In the entries below, how many lines contain the string "students"? Give the number by itself.

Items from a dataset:
Segment Open

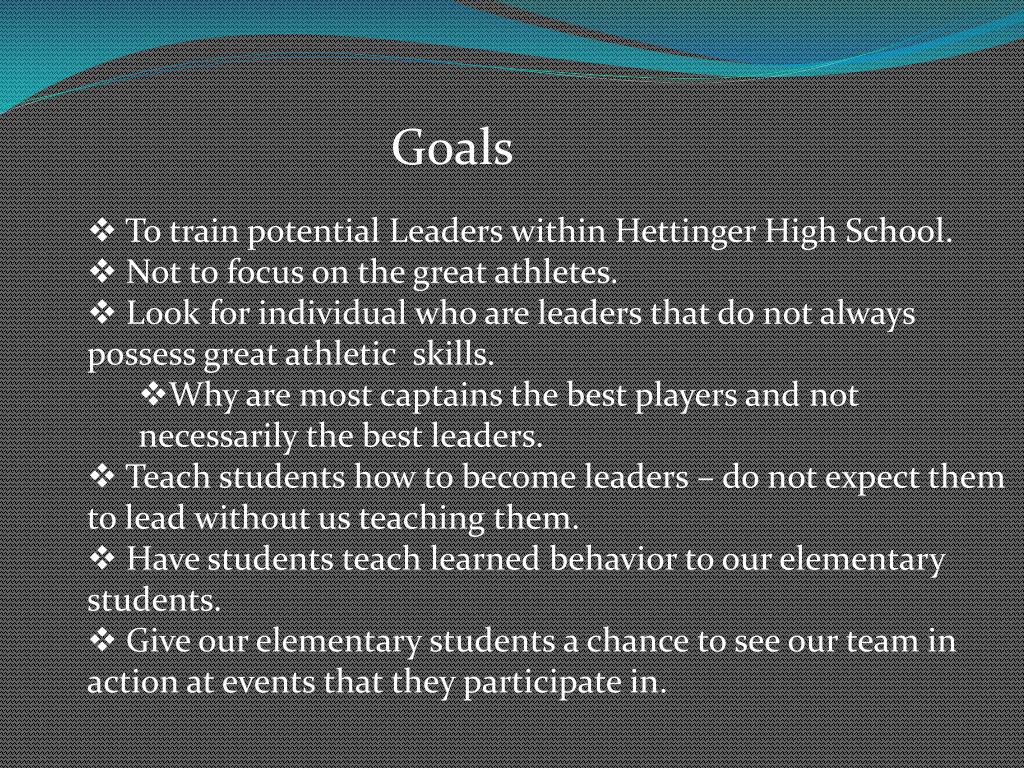 Goals

❖ To train potential Leaders within Hettinger High School.
❖ Not to focus on the great athletes.
❖ Look for individual who are leaders that do not always possess great athletic skills.
❖Why are most captains the best players and not necessarily the best leaders.
❖ Teach students how to become leaders – do not expect them to lead without us teaching them.
❖ Have students teach learned behavior to our elementary students.
❖ Give our elementary students a chance to see our team in action at events that they participate in.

Segment Closed

SOLUTION TO THIS EXERCISE: 3